GOOD COMES TO LIGHT IN THIS WAY

From the December 1942 issue of The Christian Science Journal


One of the first statements of Christian Science which its students generally learn is, "All is infinite Mind and its infinite manifestation, for God is All-in-all" (Science and Health with Key to the Scriptures by Mary Baker Eddy, p. 468). Soon they see something of its meaning, and are proportionally blessed. But the true and full import of the statement becomes apparent to even the most earnest student only gradually. Sometimes after a good many years of study, its significance will suddenly so unfold that one will feel he has hardly seen anything of its meaning before.

Consider for a moment the great fact which the statement presents.
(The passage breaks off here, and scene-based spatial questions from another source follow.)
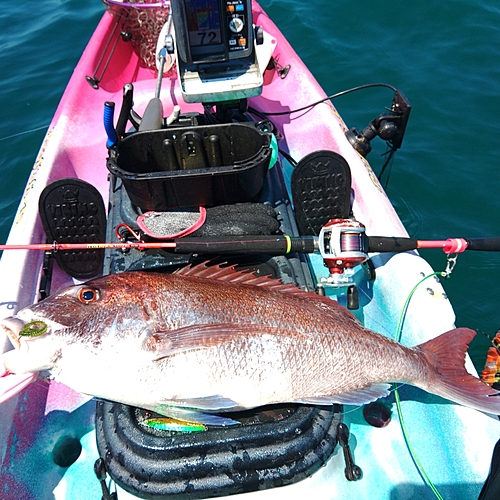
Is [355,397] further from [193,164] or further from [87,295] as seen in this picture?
[193,164]

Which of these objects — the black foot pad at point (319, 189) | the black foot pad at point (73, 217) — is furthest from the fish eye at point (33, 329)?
the black foot pad at point (319, 189)

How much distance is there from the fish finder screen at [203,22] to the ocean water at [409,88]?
105 inches

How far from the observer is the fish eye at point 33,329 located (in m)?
1.66

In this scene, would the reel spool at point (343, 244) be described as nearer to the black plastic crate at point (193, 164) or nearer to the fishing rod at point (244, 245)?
the fishing rod at point (244, 245)

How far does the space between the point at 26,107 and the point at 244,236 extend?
5.36 m

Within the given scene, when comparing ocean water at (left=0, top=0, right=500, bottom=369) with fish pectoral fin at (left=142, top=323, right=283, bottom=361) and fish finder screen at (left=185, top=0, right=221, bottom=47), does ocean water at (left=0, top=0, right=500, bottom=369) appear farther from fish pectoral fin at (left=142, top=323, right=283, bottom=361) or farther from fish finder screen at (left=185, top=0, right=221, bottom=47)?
fish finder screen at (left=185, top=0, right=221, bottom=47)

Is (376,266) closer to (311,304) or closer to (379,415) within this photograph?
(379,415)

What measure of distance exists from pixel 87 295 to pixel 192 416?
737 millimetres

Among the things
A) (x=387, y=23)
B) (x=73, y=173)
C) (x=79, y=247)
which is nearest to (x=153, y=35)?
(x=73, y=173)

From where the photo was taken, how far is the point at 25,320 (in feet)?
5.58

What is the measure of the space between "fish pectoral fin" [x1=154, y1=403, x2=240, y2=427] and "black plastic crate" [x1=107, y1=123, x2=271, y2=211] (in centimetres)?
138

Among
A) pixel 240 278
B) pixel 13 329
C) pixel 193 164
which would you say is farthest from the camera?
pixel 193 164

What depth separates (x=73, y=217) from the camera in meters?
3.05

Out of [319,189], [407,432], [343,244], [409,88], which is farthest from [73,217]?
[409,88]
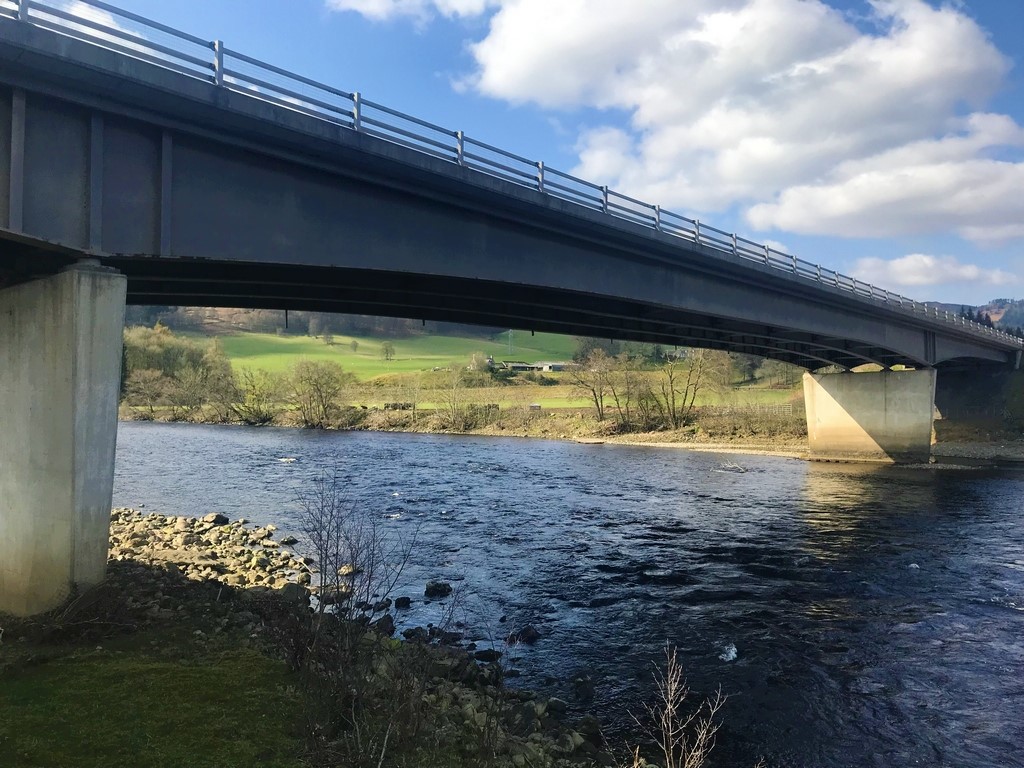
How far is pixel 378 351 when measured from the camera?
148 metres

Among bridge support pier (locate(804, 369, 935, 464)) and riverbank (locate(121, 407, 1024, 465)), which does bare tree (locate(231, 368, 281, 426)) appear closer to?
riverbank (locate(121, 407, 1024, 465))

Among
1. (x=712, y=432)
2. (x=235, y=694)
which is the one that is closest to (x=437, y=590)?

The absolute allness of Mind, which of course forever coexists and is one with its manifestation, obviously means that there is no mortal standpoint, and no mortality. The suggestion, therefore, that we are thinking or working or living in or as a limited mind or body is false. There is no such mind or body. Our dwelling place is necessarily in God, and the actual standpoint of our consciousness and being is that of the divine Mind itself, as Mrs. Eddy specifically shows when she refers to God as "the Mind of man" (ibid., p. 470). We—all men—have in reality the unlimited vision of this Mind, its assurance of the perfection and beauty of all things, its complete freedom from anxiety, distress, and all evil. That is the obvious meaning of the allness of infinite Mind—our Mind.

We see in the light of this sublime fact that we are not in reality engaged in any process of improvement, but instead are demonstrating the perfection that already is. We could not think of any more good, any more health, any more freedom or dominion than that with which we are actually at one. We see that we are not distant from good in any way, trying to approach it: we are already in the presence of all good —good which is infinite and yet forever joyfully unfolding. We see that we are not in the position of having to gain any sort of entree—anywhere —but are already "in the secret place of the most High," inseparably one with that secret place.